• _Document segment_
%%

This is the 17th report in a series that provides glimpses into the impact of COVID-19-related policies on life in rural India. The series, commissioned by the Society for Social and Economic Research, comprises reports by various scholars who have been conducting village studies in different parts of India. The reports have been prepared on the basis of telephonic interviews with key informants in their study villages. This report talks about the difficulties Takviki village of Maharashtra’s Osmanabad district is witnessing amid the lockdown.
The COVID-19 pandemic and the government’s responses to it are having a severe impact on the villages of Marathwada. This report focuses on the situation in Takviki village, in the district of Osmanabad in Maharashtra.
The rabi season is ongoing across the region and harvesting operations need to begin now. Farmers had been concerned about the possibility of not getting adequate labour for the harvesting of wheat. However, around mid-March, a couple of days before the lockdown began, many daily wage workers who had migrated to big cities began to return and harvesting was completed.
At present, farmers are finding it difficult to source agricultural inputs like fertilisers and pesticides. In its lockdown announcement, the state government had categorised agricultural inputs as essential commodities, thus allowing agri-input shops to remain open. However, most of these shops continue to be closed; as a result, some farmers reported having to buy agri-inputs at higher prices.
At the same time, owing to the lack of access to the markets, farmers have been forced to accept low prices for their produce. A small farmer had planted one acre of eggplants and half an acre of beans. The beans have already been harvested and the eggplants will be harvested this week. Due to the absence of any means of transport, this farmer has not been able to take his produce to a major market and has had to sell his produce to the local agent at lower prices. He sold beans at Rs 20 per kg, whereas the retail price of beans in, say, Pune is Rs 60-70 per kg. It is interesting to note that while farmers are not able to get fair prices for their produce, consumers in cities are paying significantly higher prices for the same. For example, a 20 kg box of tomatoes is being sold at Rs 50, while consumers in Pune are paying Rs 60 per kg. Even those farmers who can afford to somehow transport their produce to bigger markets are facing a problem because most APMC [Agricultural Produce Market Committee] markets and mandis have suspended auctions.

%%

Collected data
%%

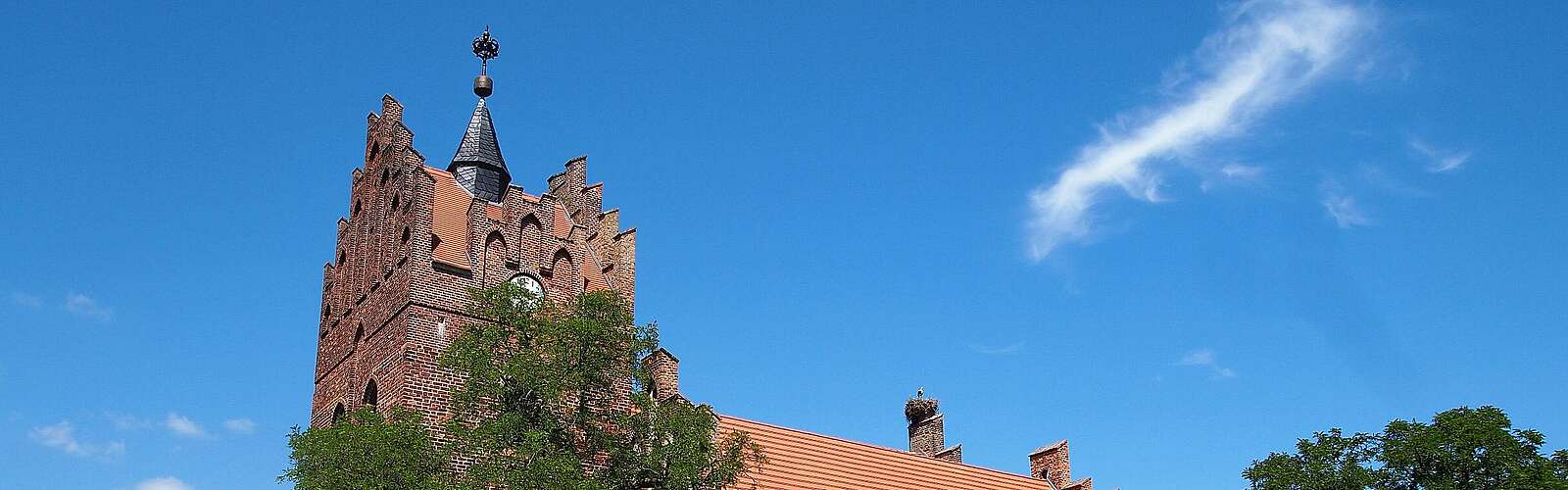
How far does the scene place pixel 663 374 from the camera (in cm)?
3080

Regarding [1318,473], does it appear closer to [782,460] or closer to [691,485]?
[782,460]

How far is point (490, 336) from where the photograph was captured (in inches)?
1077

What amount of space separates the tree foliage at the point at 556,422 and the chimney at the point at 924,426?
1326 cm

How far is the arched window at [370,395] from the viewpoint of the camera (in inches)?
1237

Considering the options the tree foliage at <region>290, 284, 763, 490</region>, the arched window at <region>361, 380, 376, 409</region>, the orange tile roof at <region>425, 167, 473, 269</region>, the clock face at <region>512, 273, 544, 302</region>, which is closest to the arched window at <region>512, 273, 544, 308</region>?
the clock face at <region>512, 273, 544, 302</region>

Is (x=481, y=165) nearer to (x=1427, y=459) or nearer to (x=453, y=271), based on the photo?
(x=453, y=271)

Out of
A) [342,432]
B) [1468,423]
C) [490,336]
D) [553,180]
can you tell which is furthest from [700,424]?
[1468,423]

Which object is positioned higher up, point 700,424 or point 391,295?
point 391,295

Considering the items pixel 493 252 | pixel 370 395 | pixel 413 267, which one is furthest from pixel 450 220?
pixel 370 395

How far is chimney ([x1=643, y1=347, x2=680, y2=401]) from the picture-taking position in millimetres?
30062

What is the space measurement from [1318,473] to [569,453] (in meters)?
16.4

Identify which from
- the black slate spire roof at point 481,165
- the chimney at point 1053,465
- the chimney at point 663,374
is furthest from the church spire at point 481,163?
the chimney at point 1053,465

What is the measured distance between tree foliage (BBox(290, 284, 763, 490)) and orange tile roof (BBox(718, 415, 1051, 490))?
20.6 ft

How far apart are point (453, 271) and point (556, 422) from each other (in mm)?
5884
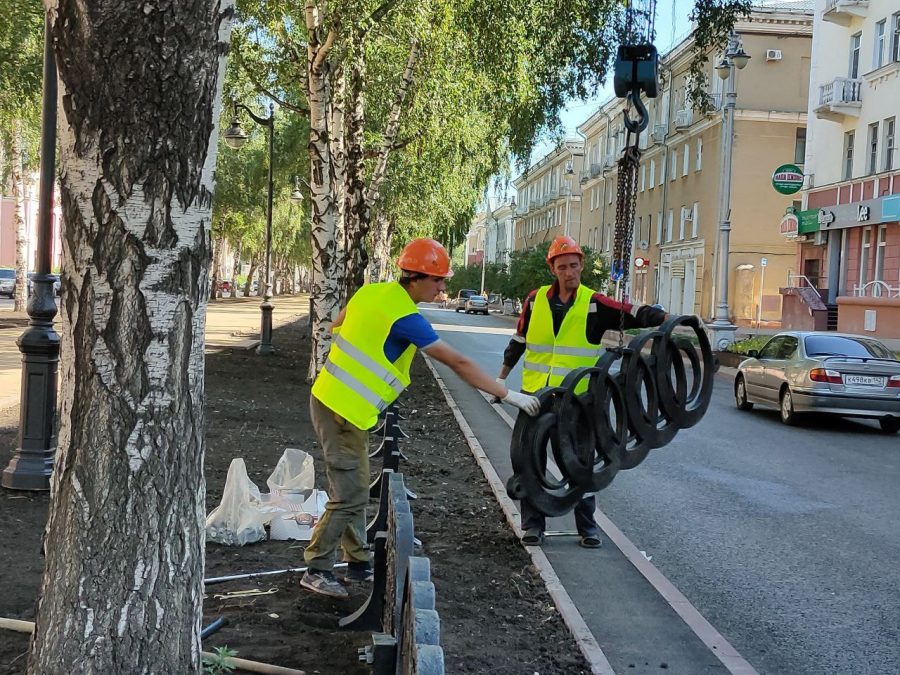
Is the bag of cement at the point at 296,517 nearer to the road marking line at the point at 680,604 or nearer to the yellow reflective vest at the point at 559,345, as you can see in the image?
the yellow reflective vest at the point at 559,345

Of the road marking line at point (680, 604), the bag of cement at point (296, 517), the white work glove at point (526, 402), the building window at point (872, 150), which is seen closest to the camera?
the road marking line at point (680, 604)

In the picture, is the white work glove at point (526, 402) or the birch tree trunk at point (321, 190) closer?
the white work glove at point (526, 402)

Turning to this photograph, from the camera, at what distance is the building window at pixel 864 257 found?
34.4 meters

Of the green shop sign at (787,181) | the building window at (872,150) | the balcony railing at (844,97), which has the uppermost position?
the balcony railing at (844,97)

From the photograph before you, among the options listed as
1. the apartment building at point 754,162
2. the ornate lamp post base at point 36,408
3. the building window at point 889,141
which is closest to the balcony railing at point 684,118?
the apartment building at point 754,162

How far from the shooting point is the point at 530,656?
15.6ft

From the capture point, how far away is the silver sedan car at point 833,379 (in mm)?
14711

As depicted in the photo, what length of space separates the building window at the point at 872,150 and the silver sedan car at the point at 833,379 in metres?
20.2

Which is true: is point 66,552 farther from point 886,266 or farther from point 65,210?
point 886,266

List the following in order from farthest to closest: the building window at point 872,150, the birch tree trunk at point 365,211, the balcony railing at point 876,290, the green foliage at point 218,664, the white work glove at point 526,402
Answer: the building window at point 872,150
the balcony railing at point 876,290
the birch tree trunk at point 365,211
the white work glove at point 526,402
the green foliage at point 218,664

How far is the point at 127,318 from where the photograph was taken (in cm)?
326

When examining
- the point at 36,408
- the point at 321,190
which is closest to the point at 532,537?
the point at 36,408

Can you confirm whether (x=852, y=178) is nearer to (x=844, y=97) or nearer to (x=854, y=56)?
(x=844, y=97)

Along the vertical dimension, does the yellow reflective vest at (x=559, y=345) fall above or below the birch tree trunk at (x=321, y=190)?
below
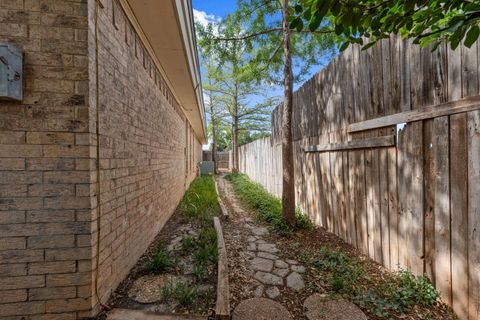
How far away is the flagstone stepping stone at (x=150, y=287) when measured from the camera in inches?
91.2

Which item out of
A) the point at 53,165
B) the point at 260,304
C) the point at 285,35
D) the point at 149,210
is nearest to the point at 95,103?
the point at 53,165

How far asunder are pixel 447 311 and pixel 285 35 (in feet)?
14.2

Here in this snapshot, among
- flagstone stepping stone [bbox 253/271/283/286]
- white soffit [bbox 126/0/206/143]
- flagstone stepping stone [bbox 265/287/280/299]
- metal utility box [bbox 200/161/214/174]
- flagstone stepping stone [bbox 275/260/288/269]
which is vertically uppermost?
white soffit [bbox 126/0/206/143]

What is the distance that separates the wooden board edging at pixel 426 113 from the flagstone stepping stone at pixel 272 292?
2318 millimetres

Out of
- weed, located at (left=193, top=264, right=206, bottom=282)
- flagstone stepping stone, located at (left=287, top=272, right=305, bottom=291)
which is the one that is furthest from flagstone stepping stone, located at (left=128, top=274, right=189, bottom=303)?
flagstone stepping stone, located at (left=287, top=272, right=305, bottom=291)

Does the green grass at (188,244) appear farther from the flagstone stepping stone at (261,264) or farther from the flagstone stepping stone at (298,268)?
the flagstone stepping stone at (298,268)

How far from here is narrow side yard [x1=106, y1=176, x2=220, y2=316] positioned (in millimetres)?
2215

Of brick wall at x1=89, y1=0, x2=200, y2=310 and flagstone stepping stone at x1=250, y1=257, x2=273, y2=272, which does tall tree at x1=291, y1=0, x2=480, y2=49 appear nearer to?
brick wall at x1=89, y1=0, x2=200, y2=310

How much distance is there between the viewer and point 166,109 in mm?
5238

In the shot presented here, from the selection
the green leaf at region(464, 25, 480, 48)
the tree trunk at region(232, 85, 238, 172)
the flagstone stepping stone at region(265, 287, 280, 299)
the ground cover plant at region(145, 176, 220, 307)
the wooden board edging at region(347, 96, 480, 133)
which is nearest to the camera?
the green leaf at region(464, 25, 480, 48)

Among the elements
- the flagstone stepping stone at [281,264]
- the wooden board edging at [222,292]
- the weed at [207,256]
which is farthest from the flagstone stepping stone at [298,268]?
the weed at [207,256]

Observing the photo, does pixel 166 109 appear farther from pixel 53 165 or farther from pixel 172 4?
pixel 53 165

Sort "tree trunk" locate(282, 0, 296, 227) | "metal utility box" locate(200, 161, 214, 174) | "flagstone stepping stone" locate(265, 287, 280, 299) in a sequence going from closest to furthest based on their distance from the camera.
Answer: "flagstone stepping stone" locate(265, 287, 280, 299), "tree trunk" locate(282, 0, 296, 227), "metal utility box" locate(200, 161, 214, 174)

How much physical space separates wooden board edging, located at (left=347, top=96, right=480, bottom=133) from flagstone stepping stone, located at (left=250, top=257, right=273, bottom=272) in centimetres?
227
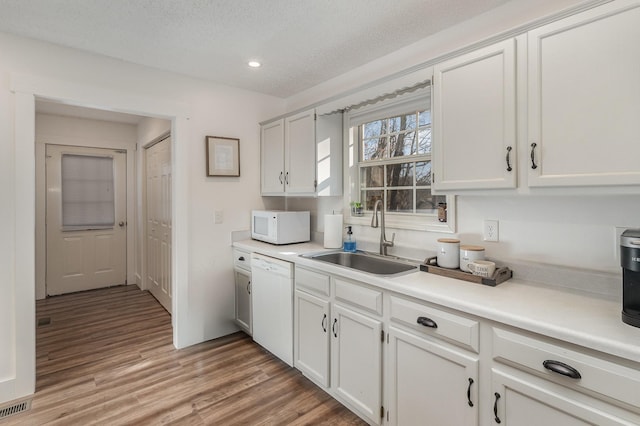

%%

• _Explore the material_
(a) Extract from the report on Takviki village the part that opens with the words containing "This is the" and closes with "Osmanabad in Maharashtra.".
(b) For each statement about the report on Takviki village, state whether the report agrees, answering yes or no and quoting the words that decide it: (i) Wheat harvesting was finished after migrant daily wage workers came back from big cities. (ii) Most agri-input shops stayed open during the lockdown. (iii) The small farmer sold his beans at Rs 60 per kg.

• _Answer section_
(a)
This is the 17th report in a series that provides glimpses into the impact of COVID-19-related policies on life in rural India. The series, commissioned by the Society for Social and Economic Research, comprises reports by various scholars who have been conducting village studies in different parts of India. The reports have been prepared on the basis of telephonic interviews with key informants in their study villages. This report talks about the difficulties Takviki village of Maharashtra’s Osmanabad district is witnessing amid the lockdown.
The COVID-19 pandemic and the government’s responses to it are having a severe impact on the villages of Marathwada. This report focuses on the situation in Takviki village, in the district of Osmanabad in Maharashtra.

(b)
(i) Yes: "many daily wage workers who had migrated to big cities began to return and harvesting was completed."
(ii) No: "However, most of these shops continue to be closed"
(iii) No: "He sold beans at Rs 20 per kg"